Nancy Kanwisher, Robert Langer, and Sara Seager named Kavli Prize Laureates | MIT Information



MIT school members Nancy Kanwisher, Robert Langer, and Sara Seager are amongst eight researchers worldwide to obtain this 12 months’s Kavli Prizes.

A partnership among the many Norwegian Academy of Science and Letters, the Norwegian Ministry of Training and Analysis, and the Kavli Basis, the Kavli Prizes are awarded each two years to “honor scientists for breakthroughs in astrophysics, nanoscience and neuroscience that rework our understanding of the massive, the small and the advanced.” The laureates in every area will share $1 million.

Understanding recognition of faces

Nancy Kanwisher, the Walter A Rosenblith Professor of Mind and Cognitive Sciences and McGovern Institute for Mind Analysis investigator, has been awarded the 2024 Kavli Prize in Neuroscience with Doris Tsao, professor within the Division of Molecular and Cell Biology on the College of California at Berkeley, and Winrich Freiwald, the Denise A. and Eugene W. Chinery Professor on the Rockefeller College.

Kanwisher, Tsao, and Freiwald found a specialised system throughout the mind to acknowledge faces. Their discoveries have offered fundamental rules of neural group and made the place to begin for additional analysis on how the processing of visible data is built-in with different cognitive capabilities.

Kanwisher was the primary to show {that a} particular space within the human neocortex is devoted to recognizing faces, now referred to as the fusiform face space. Utilizing useful magnetic resonance imaging, she discovered particular person variations within the location of this space and devised an evaluation approach to successfully localize specialised useful areas within the mind. This system is now broadly used and utilized to domains past the face recognition system. 

Integrating nanomaterials for biomedical advances

Robert Langer, the David H. Koch Institute Professor, has been awarded the 2024 Kavli Prize in Nanoscience with Paul Alivisatos, president of the College of Chicago and John D. MacArthur Distinguished Service Professor within the Division of Chemistry, and Chad Mirkin, professor of chemistry at Northwestern College.

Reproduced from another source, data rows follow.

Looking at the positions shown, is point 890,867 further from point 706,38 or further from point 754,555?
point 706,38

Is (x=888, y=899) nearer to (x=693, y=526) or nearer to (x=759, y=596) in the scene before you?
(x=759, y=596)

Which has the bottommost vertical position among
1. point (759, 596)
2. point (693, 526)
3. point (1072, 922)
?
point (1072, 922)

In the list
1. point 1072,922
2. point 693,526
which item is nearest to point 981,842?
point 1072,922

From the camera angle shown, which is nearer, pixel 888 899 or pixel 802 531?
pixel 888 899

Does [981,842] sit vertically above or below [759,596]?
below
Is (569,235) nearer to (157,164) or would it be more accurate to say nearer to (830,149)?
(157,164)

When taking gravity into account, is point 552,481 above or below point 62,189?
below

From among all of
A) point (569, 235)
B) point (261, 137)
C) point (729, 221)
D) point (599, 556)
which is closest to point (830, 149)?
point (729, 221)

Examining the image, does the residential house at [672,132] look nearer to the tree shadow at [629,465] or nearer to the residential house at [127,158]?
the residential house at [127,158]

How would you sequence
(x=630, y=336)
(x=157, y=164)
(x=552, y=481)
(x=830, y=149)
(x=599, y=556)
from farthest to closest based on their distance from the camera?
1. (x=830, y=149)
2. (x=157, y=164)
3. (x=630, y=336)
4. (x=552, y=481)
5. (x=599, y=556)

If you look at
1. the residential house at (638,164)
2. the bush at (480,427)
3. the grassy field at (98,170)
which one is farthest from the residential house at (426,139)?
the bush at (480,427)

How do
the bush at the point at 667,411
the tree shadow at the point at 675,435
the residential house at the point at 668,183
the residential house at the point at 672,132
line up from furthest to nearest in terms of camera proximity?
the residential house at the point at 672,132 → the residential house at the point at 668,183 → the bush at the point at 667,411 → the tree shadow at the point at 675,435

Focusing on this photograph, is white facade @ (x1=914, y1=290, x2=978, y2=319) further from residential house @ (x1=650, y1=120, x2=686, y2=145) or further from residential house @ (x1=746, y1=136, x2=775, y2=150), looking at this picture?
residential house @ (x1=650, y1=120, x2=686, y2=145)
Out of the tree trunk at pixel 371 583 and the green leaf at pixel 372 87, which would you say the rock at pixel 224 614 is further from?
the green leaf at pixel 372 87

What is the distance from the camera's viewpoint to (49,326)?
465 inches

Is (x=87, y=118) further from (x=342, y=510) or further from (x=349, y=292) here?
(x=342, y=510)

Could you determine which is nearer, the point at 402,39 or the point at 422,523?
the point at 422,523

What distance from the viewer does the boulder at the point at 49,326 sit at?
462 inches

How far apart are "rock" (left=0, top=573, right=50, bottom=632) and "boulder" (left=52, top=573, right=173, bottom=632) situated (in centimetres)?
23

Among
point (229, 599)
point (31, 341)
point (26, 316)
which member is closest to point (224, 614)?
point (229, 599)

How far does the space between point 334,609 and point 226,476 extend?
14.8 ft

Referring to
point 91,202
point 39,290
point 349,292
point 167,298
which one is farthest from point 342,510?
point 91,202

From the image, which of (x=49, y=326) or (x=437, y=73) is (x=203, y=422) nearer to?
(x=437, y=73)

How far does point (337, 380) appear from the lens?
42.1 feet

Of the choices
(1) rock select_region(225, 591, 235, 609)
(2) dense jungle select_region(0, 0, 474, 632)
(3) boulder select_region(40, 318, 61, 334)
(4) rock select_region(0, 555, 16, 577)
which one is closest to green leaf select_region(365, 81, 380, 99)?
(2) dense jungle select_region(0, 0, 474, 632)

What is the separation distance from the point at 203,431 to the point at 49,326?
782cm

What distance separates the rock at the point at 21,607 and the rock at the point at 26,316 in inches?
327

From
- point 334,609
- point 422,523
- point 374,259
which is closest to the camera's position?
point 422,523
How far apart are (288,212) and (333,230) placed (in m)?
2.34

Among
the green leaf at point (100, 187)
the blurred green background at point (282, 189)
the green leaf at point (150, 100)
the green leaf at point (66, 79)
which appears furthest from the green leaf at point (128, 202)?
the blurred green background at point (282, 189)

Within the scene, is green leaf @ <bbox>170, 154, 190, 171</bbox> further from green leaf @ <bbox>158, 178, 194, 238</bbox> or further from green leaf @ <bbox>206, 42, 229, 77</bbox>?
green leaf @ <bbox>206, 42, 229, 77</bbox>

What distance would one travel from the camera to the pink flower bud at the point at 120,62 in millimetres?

Langer, Alivisatos, and Mirkin every revolutionized the sphere of nanomedicine by demonstrating how engineering on the nano scale can advance biomedical analysis and utility. Their discoveries contributed foundationally to the event of therapeutics, vaccines, bioimaging, and diagnostics.

Langer was the primary to develop nanoengineered supplies that enabled the managed launch, or common move, of drug molecules. This functionality has had an immense impression for the therapy of a spread of ailments, similar to aggressive mind most cancers, prostate most cancers, and schizophrenia. His work additionally confirmed that tiny particles, containing protein antigens, can be utilized in vaccination, and was instrumental within the growth of the supply of messenger RNA vaccines. 

Looking for life past Earth

Sara Seager, the Class of 1941 Professor of Planetary Sciences within the Division of Earth, Atmospheric and Planetary Sciences and a professor within the departments of Physics and of Aeronautics and Astronautics, has been awarded the 2024 Kavli Prize in Astrophysics together with David Charbonneau, the Fred Kavli Professor of Astrophysics at Harvard College.

Seager and Charbonneau are acknowledged for discoveries of exoplanets and the characterization of their atmospheres. They pioneered strategies for the detection of atomic species in planetary atmospheres and the measurement of their thermal infrared emission, setting the stage for locating the molecular fingerprints of atmospheres round each large and rocky planets. Their contributions have been key to the big progress seen within the final 20 years within the exploration of myriad exoplanets. 

Kanwisher, Langer, and Seager deliver the variety of all-time MIT school recipients of the Kavli Prize to eight. Prior winners embrace Rainer Weiss in astrophysics (2016), Alan Guth in astrophysics (2014), Mildred Dresselhaus in nanoscience (2012), Ann Graybiel in neuroscience (2012), and Jane Luu in astrophysics (2012).